Specifically, MultiMedCLIP is a module for learning joint representations. It introduces a multi-domain visual encoder and a multi-language text encoder, with the goal of creating a shared latent space for aligning visual and textual representations from different medical imaging fields and different languages. Inspired by contrastive learning methods, the researchers used InfoNCE (Info Noise Contrastive Estimation) loss and MSE (mean square error) loss as training objectives to maximize the similarity between positive sample pairs and minimize the similarity between negative sample pairs, thereby achieving alignment of visual representations in different fields and textual representations in different languages, laying a solid foundation for downstream zero-shot reasoning.

MultiMedLM is a module for generating multilingual reports.A multilingual text decoder was introduced, aiming to learn to generate the final medical report based on the representation extracted by MultiMedCLIP. This part is trained by reconstructing the input text, which can be Chinese text and English text, and uses the natural language generation loss - XE (cross-entropy) loss as the training target. It is worth mentioning that the introduction of reconstruction training can be regarded as unsupervised training, which only requires unlabeled plain text data for training, so there is no need to train task annotation data on downstream tasks. In addition, in order to ensure the stability of MultiMedLM training, the research team further introduced random dropout and Gaussian noise.
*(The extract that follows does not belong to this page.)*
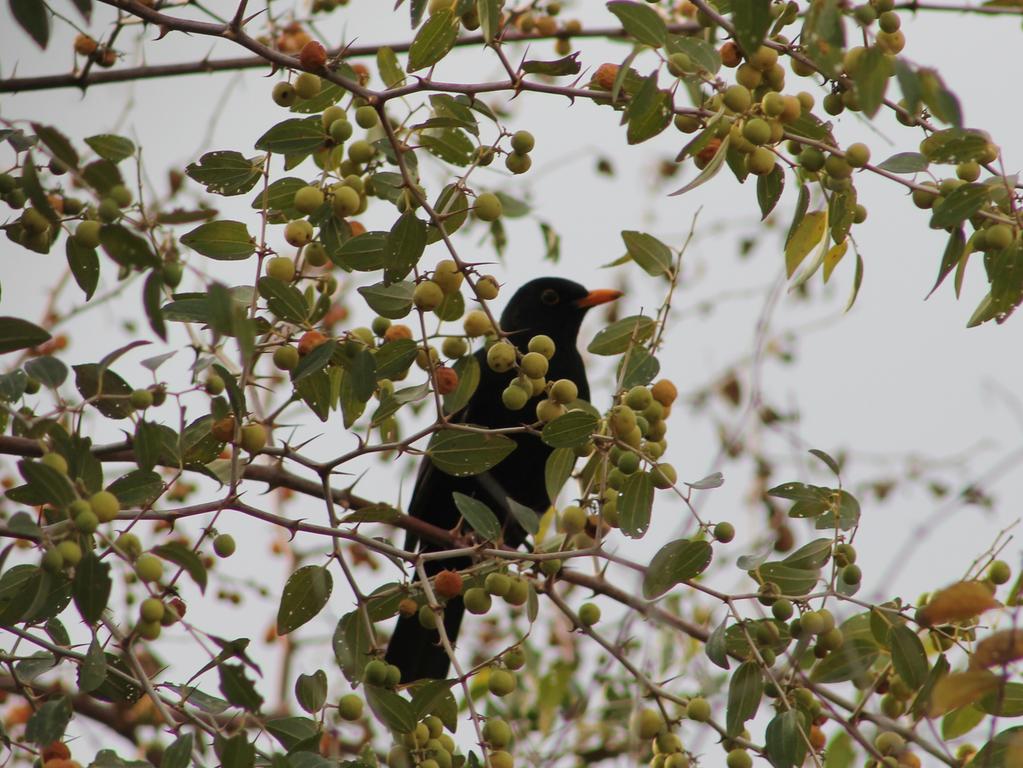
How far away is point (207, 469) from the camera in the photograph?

The experiment used the AdamW optimizer, set the learning rate to 1e-4, and the batch size to 32. The experiment was conducted on PyTorch and V100 GPU, using mixed precision training.

In terms of datasets,Pre-training was conducted on the MIMC-CXR and COVID-19-CT-CXR datasets, of which MIMC-CXR consists of 377,110 CXR images and 227,835 English radiology reports, the largest dataset released to date; COVID-19-CT-CXR includes 1k CT/CXR images and corresponding English reports. In addition, the researchers extracted half of the English corpus from the two datasets and used Google Translator to build a Chinese-English training team. The results showed that this method can improve the results of machine translation text.

During the evaluation phase, the datasets used included IU-Xray, COVID-19 CT, COV-CTR, Shenzhen Tuberculosis Dataset, COVID-CXR, NIH ChestX-ray, CheXpert, RSNA Pneumonia, and SIIM-ACR Emphysema, enabling a comprehensive evaluation of the model performance.

* IU-Xray:It includes 7,470 CXR images and 3,955 English radiology reports. The dataset is randomly divided into 80% – 10% – 10% for training, validation, and testing.

* COVID-19 CT:It contains 1,104 CT images and 368 Chinese radiology reports. The dataset is also randomly divided into 80% – 10% – 10% for training, validation, and testing.

*COV-CTR:Contains 726 COVID-19 CT images, linked to reports in Chinese and English.

* Shenzhen Tuberculosis Dataset:Contains 662 CXR images, and the training, validation and test sets are split into 7:1:2.

* COVID-CXR:Containing more than 900 CXR images, the dataset is randomly divided into 80% – 10% – 10% for training, validation, and testing.

* NIH ChestX-ray:Contains 112,120 CXR images, each image is labeled with the occurrence of 14 common radiation sickness, and the ratio of training, validation and test sets is 7:1:2.

* CheXpert:Contains more than 220,000 CXR diagnostic images. After preprocessing, 218,414 images were obtained in the training set, 5,000 images in the validation set, and 234 images in the test set.

* RSNA pneumonia:It consists of about 30k radiology images, with training, validation and test set ratios of 85% – 5% – 10%.

* SIIM-ACR Emphysema:It includes 12,047 CXR images, with the ratio of training, validation and test sets being 70% – 15% – 15% .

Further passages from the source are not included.